Src: hp-dl120gen9-01.khw.lab.eng.bos.redhat.com
Dest: hp-ml150gen9-01.rhts.eng.bos.redhat.com

Comment 3 Dr. David Alan Gilbert 2019-03-07 20:23:39 UTC

I've checked with the code, the postcopy bandwidth setting is only read at the point of switchover from precopy to postcopy.
Yes we can fix that to allow it to be changed.

Comment 4 Dr. David Alan Gilbert 2019-03-07 20:24:17 UTC

Need to fix migrate_params_apply to not call qemu_file_set_rate_limit for max_bandwidth if pc is active, but to call it in the code for max_postcopy_bandwdith case.

Comment 5 Dr. David Alan Gilbert 2019-03-08 10:12:44 UTC

Posted upstream:
   migration/postcopy: Update the bandwidth during postcopy

Comment 6 Dr. David Alan Gilbert 2019-03-26 09:26:34 UTC

Merged upstream as c38c1c142e64901b09f5 it'll be in qemu 4.0

Comment 10 Li Xiaohui 2019-06-06 07:51:24 UTC

Hi, all
I verify this bz in environment[1], test steps are like polarion case RHEL-150076[2], the issue is gone.

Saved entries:

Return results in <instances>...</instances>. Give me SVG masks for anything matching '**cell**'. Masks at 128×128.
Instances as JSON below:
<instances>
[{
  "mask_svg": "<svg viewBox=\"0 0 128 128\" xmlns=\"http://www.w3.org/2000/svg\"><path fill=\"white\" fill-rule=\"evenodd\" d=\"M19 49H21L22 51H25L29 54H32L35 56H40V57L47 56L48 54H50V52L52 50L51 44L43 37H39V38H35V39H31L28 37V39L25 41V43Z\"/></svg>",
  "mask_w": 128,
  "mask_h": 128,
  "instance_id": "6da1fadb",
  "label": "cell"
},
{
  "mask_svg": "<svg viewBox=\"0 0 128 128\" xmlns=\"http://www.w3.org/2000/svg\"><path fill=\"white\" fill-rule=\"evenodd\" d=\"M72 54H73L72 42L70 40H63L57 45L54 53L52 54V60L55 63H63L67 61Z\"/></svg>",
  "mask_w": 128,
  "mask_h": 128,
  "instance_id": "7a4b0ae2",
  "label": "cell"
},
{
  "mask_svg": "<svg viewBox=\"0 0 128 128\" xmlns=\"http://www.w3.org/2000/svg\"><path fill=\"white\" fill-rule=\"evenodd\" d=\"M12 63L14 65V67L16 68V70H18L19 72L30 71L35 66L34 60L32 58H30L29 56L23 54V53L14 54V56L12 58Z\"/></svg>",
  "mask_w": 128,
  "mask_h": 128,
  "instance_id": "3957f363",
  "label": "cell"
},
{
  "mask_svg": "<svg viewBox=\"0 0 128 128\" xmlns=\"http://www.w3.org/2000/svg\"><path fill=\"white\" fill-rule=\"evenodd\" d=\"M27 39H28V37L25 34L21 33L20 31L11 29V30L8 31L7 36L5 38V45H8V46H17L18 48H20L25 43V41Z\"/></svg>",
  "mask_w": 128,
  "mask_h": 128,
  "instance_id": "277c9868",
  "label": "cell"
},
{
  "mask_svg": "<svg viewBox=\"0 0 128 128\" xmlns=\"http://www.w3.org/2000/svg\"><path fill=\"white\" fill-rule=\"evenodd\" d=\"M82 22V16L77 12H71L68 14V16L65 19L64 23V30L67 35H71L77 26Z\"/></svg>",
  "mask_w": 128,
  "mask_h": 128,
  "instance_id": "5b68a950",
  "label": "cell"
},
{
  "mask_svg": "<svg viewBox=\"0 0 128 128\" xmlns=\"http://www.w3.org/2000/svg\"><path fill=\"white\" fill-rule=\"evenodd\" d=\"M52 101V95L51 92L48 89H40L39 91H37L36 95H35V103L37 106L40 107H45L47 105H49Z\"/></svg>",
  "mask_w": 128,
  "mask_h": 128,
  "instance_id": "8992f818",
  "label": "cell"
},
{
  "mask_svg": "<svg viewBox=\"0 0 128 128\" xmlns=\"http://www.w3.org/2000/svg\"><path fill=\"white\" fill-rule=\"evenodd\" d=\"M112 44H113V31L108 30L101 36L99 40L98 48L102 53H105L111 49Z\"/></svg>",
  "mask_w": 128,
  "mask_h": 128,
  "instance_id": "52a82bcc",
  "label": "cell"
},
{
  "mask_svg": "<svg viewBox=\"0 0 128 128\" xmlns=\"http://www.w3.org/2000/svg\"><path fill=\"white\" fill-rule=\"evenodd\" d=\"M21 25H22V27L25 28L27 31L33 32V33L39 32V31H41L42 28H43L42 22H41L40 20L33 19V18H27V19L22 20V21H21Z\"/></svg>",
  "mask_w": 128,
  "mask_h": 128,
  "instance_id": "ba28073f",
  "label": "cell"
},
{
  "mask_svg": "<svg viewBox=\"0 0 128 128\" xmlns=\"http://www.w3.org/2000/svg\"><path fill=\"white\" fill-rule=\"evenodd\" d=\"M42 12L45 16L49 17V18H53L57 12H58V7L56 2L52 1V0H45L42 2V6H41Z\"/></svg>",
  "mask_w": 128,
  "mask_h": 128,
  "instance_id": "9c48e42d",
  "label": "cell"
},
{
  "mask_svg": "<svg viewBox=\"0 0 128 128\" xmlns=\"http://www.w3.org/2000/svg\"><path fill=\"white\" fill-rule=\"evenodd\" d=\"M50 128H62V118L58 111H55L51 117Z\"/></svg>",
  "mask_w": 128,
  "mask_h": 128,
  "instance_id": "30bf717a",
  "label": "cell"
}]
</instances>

• ACTIVITY A
Answer these questions about the postcopy bandwidth bug thread:
(i) According to Comment 3, when is the postcopy bandwidth setting read?
(ii) Under what ID was the fix merged upstream, and which qemu version will include it?
(iii) Which polarion case were Li Xiaohui's test steps like?
• ACTIVITY B
Resume the postcopy bandwidth bug thread after its last sentence.

• TASK RESPONSE A
(i) Only at the point of switchover from precopy to postcopy.
(ii) c38c1c142e64901b09f5; qemu 4.0.
(iii) RHEL-150076.

• TASK RESPONSE B
environment[1]
src and dst host info: kernel-modules-4.18.0-95.el8.x86_64 & qemu-img-4.0.0-3.module+el8.1.0+3265+26c4ed71.x86_64
guest info: kernel-4.18.0-100.el8.x86_64

polarion case[2]:
https://polarion.engineering.redhat.com/polarion/#/project/RedHatEnterpriseLinux7/workitem?id=RHEL-150076


Best regards,
Li Xiaohui

Comment 12 errata-xmlrpc 2019-11-06 07:13:36 UTC

Since the problem described in this bug report should be
resolved in a recent advisory, it has been closed with a
resolution of ERRATA.

For information on the advisory, and where to find the updated
files, follow the link below.

If the solution does not work for you, open a new bug report.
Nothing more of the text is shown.